DOCUMENT SEGMENT
──────────
Durie Tangri is teaming up with Hilliard & Shadowen; Hagens Berman Sobol Shapiro; and three other law firms on Tuesday's suit. They allege that Gilead has colluded with competitors to combine its nucleotide analog reverse-transcriptase inhibitor tenofovir with the other companies' more recently patented compounds into fixed-dose combinations, with each promising not to market or license generic versions of the other party's individual drugs. “The coconspirators created a private hiatus from competition that the public law does not provide,” the complaint states. “Those agreements are illegal per se.”
The deals created space for Gilead to hold back a less-toxic formulation of tenofovir, known as TAF, for more than a decade in order to extend its patent franchise, the complaint alleges.
Staley alleges the drug companies monopolized, attempted to monopolize and conspired to monopolize under state and federal antitrust laws. It also alleges violations of state consumer protection laws.
In 2016 the nonprofit AIDS Healthcare Foundation brought a similar suit against Gilead, accusing it of “manipulating the patent system” and pointing to at least one of the same licensing deals spotlighted in Tuesday's suit, Gilead's 2005 agreement with Japan Tobacco to develop integrase inhibitor elvitegravir. Such deals let Gilead “enjoy the patent protections of not only the TAF patents, but also the patents that cover the other pharmaceutical compounds in these combination drugs,” that suit alleged. Like Tuesday's suit, it also accused Gilead of withholding TAF from the market until the patents on a more toxic predecessor expired.
──────────
DATA SECTION
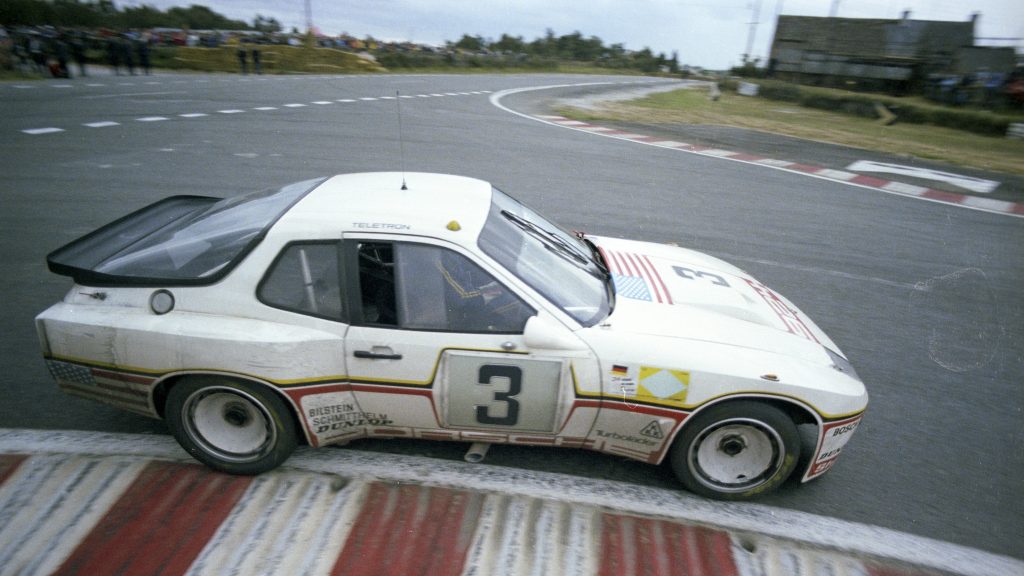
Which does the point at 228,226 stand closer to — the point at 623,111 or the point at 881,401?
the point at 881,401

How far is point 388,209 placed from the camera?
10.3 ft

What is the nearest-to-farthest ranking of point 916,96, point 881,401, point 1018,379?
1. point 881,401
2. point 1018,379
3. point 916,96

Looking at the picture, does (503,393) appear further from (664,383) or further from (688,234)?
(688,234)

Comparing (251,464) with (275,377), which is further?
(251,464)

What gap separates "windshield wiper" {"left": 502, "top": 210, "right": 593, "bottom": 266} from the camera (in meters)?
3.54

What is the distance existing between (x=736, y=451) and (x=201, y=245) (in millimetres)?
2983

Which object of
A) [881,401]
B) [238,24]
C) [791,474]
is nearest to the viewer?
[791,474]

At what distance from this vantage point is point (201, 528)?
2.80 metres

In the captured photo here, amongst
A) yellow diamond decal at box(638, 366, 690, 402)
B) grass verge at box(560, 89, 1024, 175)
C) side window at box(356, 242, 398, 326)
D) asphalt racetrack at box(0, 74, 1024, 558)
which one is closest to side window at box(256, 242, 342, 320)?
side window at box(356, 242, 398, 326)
──────────
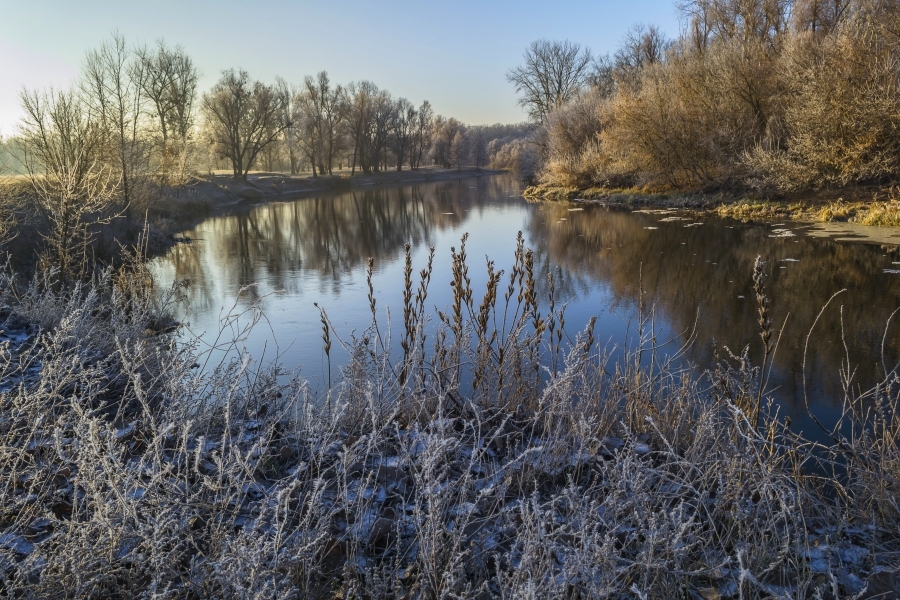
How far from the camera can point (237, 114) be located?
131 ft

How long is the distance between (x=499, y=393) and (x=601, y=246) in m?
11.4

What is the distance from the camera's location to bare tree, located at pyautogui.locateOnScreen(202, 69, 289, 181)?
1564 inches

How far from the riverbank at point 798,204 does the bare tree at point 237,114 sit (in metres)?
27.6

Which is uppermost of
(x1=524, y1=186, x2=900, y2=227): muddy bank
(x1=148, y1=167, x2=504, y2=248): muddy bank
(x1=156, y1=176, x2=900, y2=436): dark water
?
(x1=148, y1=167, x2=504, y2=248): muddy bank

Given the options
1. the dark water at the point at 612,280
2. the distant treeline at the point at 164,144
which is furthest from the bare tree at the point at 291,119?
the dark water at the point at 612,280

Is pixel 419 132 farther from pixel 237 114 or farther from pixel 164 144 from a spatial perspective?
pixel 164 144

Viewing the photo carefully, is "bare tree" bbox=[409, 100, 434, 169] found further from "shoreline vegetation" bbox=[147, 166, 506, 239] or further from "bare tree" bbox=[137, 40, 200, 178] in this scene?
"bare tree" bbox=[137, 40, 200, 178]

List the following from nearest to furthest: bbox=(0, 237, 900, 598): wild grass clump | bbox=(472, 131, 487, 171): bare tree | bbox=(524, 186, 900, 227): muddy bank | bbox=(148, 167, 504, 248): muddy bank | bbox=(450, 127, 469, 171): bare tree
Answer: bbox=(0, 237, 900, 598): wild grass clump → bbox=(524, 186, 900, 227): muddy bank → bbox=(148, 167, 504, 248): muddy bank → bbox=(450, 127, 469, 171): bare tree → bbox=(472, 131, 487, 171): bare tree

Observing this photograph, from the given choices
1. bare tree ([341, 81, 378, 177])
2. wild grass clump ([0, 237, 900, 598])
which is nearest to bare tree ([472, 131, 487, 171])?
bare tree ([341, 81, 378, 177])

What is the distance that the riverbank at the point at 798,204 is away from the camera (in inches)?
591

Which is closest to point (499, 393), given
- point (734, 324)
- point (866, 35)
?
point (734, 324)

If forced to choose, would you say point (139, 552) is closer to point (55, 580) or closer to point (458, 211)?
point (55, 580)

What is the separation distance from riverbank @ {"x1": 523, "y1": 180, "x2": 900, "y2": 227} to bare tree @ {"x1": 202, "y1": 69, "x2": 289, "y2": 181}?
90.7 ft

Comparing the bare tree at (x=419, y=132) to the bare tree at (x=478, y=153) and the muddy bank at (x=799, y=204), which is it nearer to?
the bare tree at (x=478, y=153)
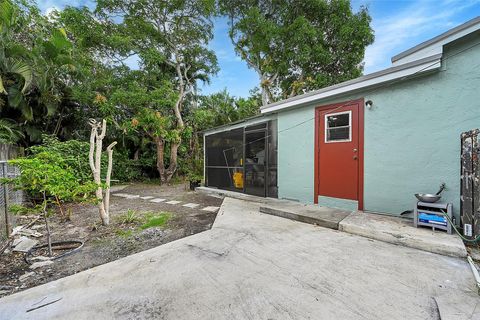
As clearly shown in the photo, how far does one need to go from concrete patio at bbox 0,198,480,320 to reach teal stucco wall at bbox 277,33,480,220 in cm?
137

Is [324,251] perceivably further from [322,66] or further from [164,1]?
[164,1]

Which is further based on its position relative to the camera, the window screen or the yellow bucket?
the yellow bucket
──────────
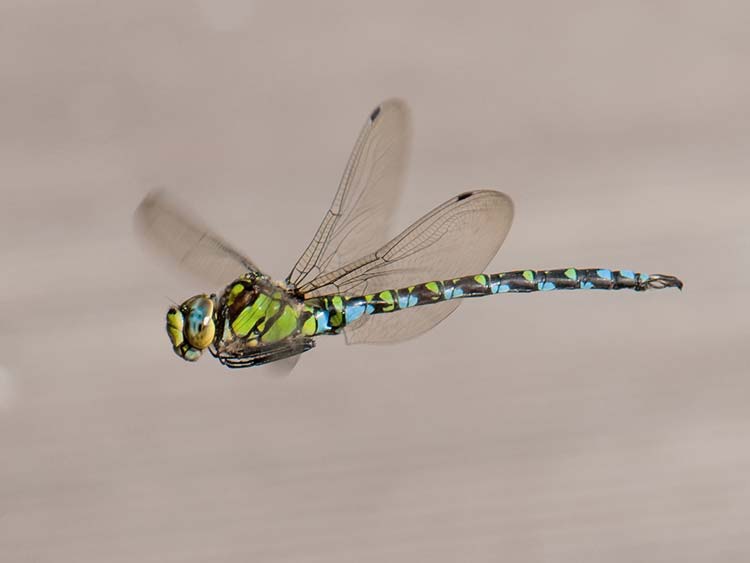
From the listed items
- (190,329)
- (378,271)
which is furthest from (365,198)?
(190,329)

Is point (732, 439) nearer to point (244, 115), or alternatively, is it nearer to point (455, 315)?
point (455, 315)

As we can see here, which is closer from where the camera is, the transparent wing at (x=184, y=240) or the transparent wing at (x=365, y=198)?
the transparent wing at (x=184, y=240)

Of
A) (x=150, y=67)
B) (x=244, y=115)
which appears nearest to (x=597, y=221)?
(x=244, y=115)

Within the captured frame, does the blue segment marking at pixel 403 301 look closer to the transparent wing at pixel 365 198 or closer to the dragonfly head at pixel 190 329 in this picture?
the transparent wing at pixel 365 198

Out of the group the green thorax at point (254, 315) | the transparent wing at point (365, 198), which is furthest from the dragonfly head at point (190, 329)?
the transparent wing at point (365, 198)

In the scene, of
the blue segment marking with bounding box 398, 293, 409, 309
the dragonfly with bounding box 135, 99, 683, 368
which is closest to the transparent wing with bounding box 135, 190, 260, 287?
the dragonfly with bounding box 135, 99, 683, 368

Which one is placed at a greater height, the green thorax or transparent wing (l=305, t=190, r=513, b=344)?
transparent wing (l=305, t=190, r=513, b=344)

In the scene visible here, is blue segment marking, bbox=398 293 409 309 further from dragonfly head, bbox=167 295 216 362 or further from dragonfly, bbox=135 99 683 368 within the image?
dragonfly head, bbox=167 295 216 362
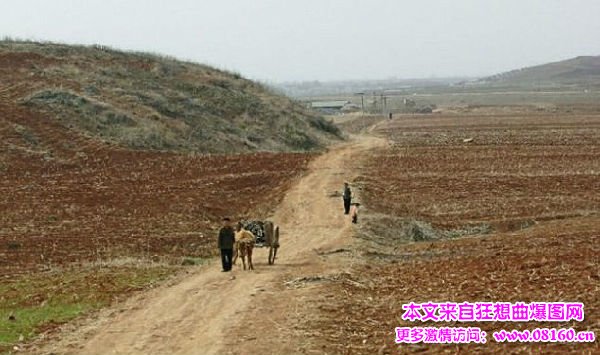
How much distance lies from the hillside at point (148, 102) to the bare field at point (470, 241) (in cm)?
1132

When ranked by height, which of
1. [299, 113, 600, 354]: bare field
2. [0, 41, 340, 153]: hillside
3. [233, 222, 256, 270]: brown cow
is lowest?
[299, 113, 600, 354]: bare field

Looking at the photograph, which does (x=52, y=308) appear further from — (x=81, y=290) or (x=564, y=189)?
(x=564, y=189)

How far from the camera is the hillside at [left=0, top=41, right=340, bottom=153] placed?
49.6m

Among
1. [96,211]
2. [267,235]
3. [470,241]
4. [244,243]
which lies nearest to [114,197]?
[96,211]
──────────
WHAT YOU ARE ASKED TO DO
Please continue the passage about the antitrust suit against Gilead, starting right after its final sentence. You can do this without the entries.

WRITTEN ANSWER
Alsup granted Gilead's motion to dismiss in July 2016, quoting the Ninth and Second circuits: “Any firm, even a monopolist … may bring its products to market whenever and however it chooses.”
AIDS Healthcare was represented by different law firms and did not raise the Kimble v. Marvel Supreme Court precedent.
In Kimble, Justice Elena Kagan brushed off criticism from the Ninth Circuit and others, and ruled that the court would stick with a rule that blocked patent owners and licensees from agreeing to extend royalties beyond the patent's expiration. “Patents endow their holders with certain superpowers, but only for a limited time,” Kagan wrote.
Lemley said that decision has forced people to rethink some of their assumptions about the direction of antitrust law in the patent context. “I wouldn't have had an interest in this,” he said, “if there weren't something new here.”
Staley was assigned Friday to U.S. District Judge Maxine Chesney.